International Trade Minister Ed Fast believes Thursday's federal budget will help B.C.'s forest industry retool and be more competitive internationally.

International Trade Minister Ed Fast believes Thursday's federal budget will help B.C.'s forest industry retool and be more competitive internationally.

Fast pointed to the $92 million forest industry transformation fund, which will be spent over the next two years as one way the forest sector benefited from the budget.

"[The fund] continues to help that industry transform itself not only in terms of productivity but also in terms of innovation," he said in a phone interview in Vancouver. "Our B.C. forestry companies can actually use innovation to drive the creation of unique products which are going to carve niche markets all around the world."

The budget also included an extension of a program which allows manufacturers to write off the costs of machinery upgrades more quickly. Fast said more than 25,000 businesses have already taken part and by extending it for two years will help companies deal with the competitiveness gap created by the strong Canadian dollar.

"Canadian businesses have woken up and realized, listen we have to work on being more efficient and more productive," Fast said. "If they invest in equipment or machinery that is going to allow them to be more productive, they can write off those capital costs on a more aggressive schedule."

The measures got approval from both industry groups and even the Official Opposition.

Forest Products Association of Canada president and CEO David Lindsay said the fund as well as the will help the industry innovate and expand its markets.

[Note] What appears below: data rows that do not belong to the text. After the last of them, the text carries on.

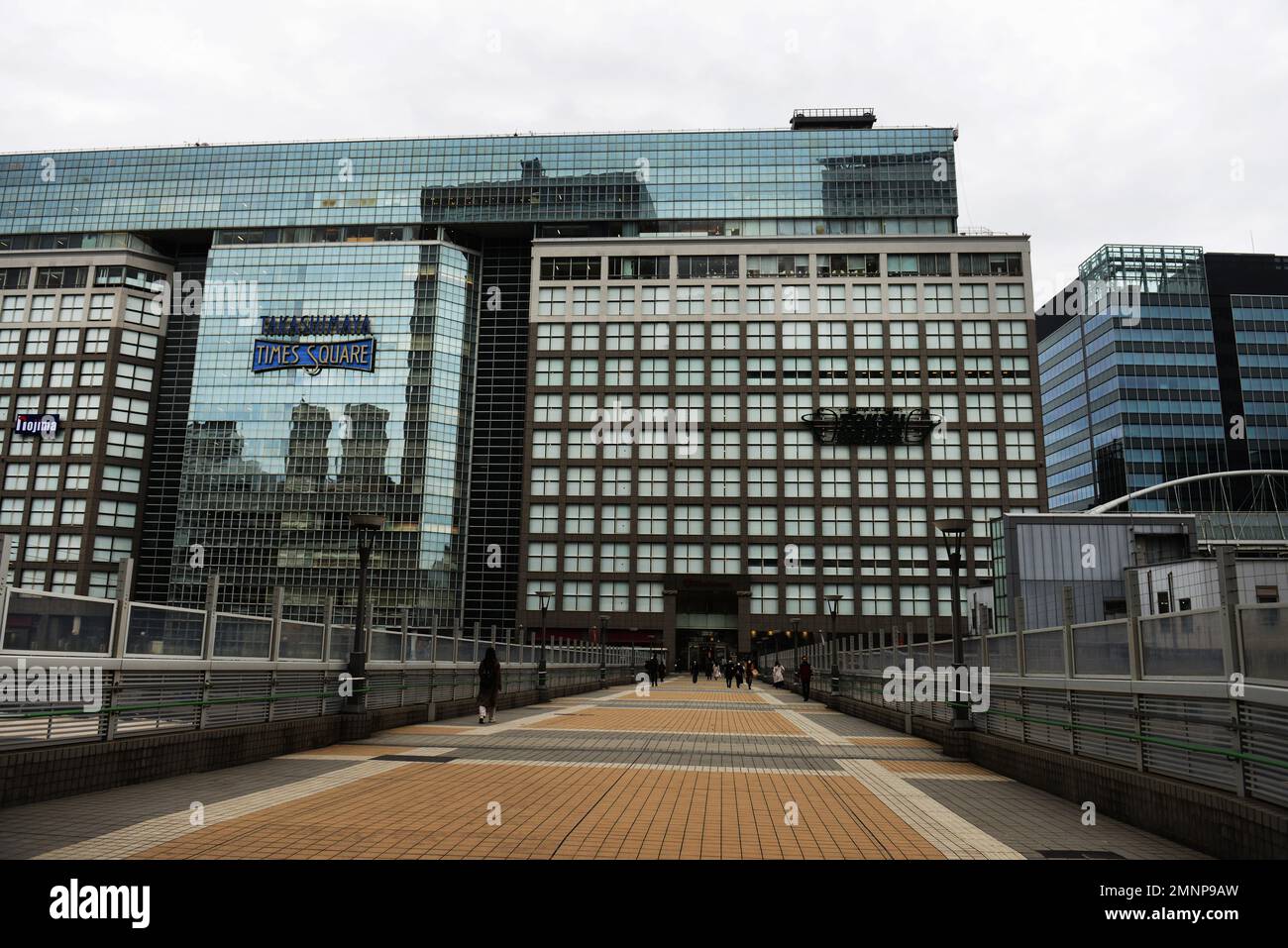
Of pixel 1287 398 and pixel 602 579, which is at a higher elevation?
pixel 1287 398

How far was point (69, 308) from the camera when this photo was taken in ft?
321

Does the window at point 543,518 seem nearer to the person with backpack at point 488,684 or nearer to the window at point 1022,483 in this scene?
the window at point 1022,483

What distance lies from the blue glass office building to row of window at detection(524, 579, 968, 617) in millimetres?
7537

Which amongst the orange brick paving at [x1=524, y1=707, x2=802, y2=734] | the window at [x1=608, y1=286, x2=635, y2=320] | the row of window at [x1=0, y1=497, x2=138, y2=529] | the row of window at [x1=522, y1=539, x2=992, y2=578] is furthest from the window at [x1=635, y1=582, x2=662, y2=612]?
the orange brick paving at [x1=524, y1=707, x2=802, y2=734]

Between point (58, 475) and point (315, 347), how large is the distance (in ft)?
98.0

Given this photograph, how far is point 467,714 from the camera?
74.2 feet

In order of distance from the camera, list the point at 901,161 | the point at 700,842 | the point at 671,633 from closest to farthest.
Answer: the point at 700,842 → the point at 671,633 → the point at 901,161

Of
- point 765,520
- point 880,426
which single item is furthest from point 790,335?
point 765,520

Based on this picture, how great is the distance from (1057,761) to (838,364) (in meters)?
82.3

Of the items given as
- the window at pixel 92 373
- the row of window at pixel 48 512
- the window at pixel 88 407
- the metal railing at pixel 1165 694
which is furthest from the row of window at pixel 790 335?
the metal railing at pixel 1165 694

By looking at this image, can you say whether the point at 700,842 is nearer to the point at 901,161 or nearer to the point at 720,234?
the point at 720,234

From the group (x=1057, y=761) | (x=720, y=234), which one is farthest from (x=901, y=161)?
(x=1057, y=761)

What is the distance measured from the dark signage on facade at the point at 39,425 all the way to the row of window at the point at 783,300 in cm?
5206

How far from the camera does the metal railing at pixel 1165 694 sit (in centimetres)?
691
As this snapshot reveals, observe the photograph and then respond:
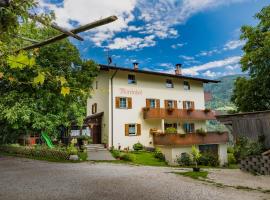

Skeena-Bulkley Valley NDP MP Nathan Cullen acknowledged that the extension of accelerated cost allowance was a good thing which could help heavy industry in the region, although he criticized the budget in a host of other economic grounds ranging from job creation to the deficit projections.

Meanwhile, provincial NDP finance critic Bruce Ralston said the budget will cost B.C. $6 billion over 10 years because of a new formula the federal government plans to use to calculate health transfers.

Fast said the changes won't come into effect this year and pointed to figures showing B.C. is getting $2 billion more now than it did in 2006.

"I do know that we've recognized that going forward, beyond 2014, that healthcare increases of six per cent a year are unsustainable," Fast said. "Especially when our inflation rate is somewhere in the order of one per cent."